2008, Attackosaur Comics
Story: Martin Ian Smith
Art: J.C. Grande
Dr Harper is a detached, soulless man whose life is consumed by research into a cure for his comatose daughter Rosemary. As the ferocity of the German air raids increases, Harper has been desperately conducting sickening experiments, willing to sacrifice the lives of strangers at the possibility of saving his child.
Paralysis would feel at home in a ghoulish E.C. Comics inspired anthology, or equally as an episode of the Twilight Zone. The book’s ending is ambiguous to say the least, which some people may have a problem with. But not me. This is that (now) rare variety of horror whose formless terrors linger uncomfortably in a far corner of the reader’s imagination, and Smith prevents the story’s tension from deflating by forbidding us the usual pre-climax burgeoning of exposition. It’s the sort of ominous short story that Ray Bradbury once excelled at.

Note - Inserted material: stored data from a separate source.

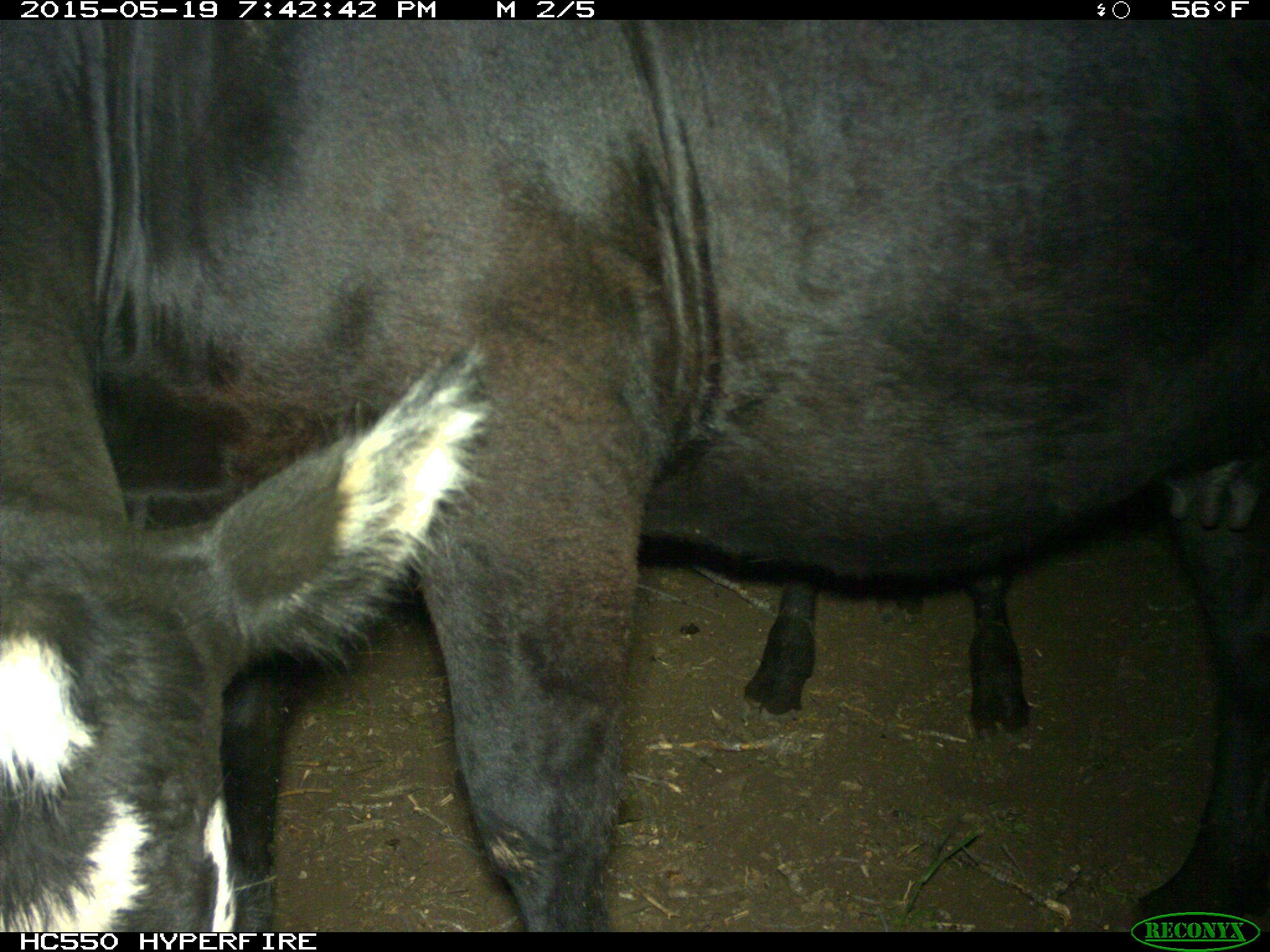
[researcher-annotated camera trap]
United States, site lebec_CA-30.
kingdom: Animalia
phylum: Chordata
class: Mammalia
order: Artiodactyla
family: Bovidae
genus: Bos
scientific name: Bos taurus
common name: domestic cow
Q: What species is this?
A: Bos taurus (domestic cow).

I particularly enjoyed the book’s 40s setting. Other than London’s Dark by James Robinson I can’t recall any other comic set in war-torn London. Grande’s monochromic art suits both the tone and the era perfectly, which is probably far trickier than it looks; the illustrations in period comics are often too modern and glossy to effective convey bleaker times.
Though the Nazi bombings don’t play a major part in the plot, they forever linger in the background, emphasising the impending end to Harper’s research, and almost allowing him to justify the atrocities he carries out in the name of science. Is there any length to which a man will not go when the world around him is perceivably at an end? The final two pages are especially striking in their simplicity, giving Paralysis a context that resonates long after you’ve returned to the present.